National Council on Disability Recommends Sweeping Emergency Management Changes for People with Disabilities
Aug. 12, 2009
WASHINGTON—The National Council on Disability (NCD) today released its report Effective Emergency Management: Making Improvements for Communities and People with Disabilities, calling on federal, state, and local authorities to make sweeping changes in emergency management practices for people with disabilities.
According to NCD Chairperson John R. Vaughn, “NCD’s first evaluation of government work in this area was published in a 2005 report Saving Lives: Including People with Disabilities in Emergency Planning. That report laid out a scenario of a major hurricane striking the Gulf Coast and outlined steps that the federal government should take to include people with disabilities in emergency preparedness, disaster relief, and homeland security. Hurricane Katrina struck four months later.”
As a result of NCD’s work, the 2006 Homeland Security Appropriations bill’s Post-Katrina Emergency Management Reform Act (H.R. 5441) required Federal Emergency Management Agency (FEMA) to employ a National Disability Coordinator and to interact, consult, and coordinate with NCD on a list of eight other activities.

-- Description of the task --
Please copy the press release starting at "National Council on Disability Recommends" and ending at "people with disabilities.", changing "authorities" to "officials".

-- Provided data --

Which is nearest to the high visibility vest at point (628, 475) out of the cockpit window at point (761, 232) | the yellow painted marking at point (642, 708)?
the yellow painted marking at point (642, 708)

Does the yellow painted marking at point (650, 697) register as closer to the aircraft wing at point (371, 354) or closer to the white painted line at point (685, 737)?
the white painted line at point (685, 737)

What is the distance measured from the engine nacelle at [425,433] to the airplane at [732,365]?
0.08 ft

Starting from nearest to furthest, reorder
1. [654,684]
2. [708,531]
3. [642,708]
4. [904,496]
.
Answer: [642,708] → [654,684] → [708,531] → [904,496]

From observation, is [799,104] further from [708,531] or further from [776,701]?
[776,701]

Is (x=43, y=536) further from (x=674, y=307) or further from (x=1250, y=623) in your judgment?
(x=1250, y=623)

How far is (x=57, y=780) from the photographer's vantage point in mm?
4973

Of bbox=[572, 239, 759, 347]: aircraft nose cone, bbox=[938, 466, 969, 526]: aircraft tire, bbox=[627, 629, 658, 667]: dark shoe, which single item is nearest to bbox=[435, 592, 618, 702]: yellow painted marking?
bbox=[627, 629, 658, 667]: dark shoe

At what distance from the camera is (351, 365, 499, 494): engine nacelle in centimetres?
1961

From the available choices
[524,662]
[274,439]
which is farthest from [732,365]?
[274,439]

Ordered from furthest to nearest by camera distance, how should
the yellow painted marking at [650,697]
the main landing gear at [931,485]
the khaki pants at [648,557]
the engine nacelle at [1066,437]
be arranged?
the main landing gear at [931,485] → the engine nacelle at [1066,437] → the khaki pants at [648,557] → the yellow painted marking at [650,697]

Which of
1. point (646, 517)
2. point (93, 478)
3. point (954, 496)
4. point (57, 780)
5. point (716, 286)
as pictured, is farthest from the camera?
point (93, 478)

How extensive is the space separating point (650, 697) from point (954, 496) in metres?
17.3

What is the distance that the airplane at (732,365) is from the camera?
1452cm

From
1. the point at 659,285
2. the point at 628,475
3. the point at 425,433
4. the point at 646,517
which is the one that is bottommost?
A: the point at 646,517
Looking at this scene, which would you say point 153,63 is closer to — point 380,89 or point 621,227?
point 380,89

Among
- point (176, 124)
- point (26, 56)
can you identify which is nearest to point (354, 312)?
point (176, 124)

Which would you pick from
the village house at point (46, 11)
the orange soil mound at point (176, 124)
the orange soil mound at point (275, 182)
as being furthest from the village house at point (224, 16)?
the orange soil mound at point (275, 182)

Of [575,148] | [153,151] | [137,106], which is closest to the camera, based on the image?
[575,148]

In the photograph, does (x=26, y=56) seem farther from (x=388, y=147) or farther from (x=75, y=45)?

-- Output below --
National Council on Disability Recommends Sweeping Emergency Management Changes for People with Disabilities
Aug. 12, 2009
WASHINGTON—The National Council on Disability (NCD) today released its report Effective Emergency Management: Making Improvements for Communities and People with Disabilities, calling on federal, state, and local officials to make sweeping changes in emergency management practices for people with disabilities.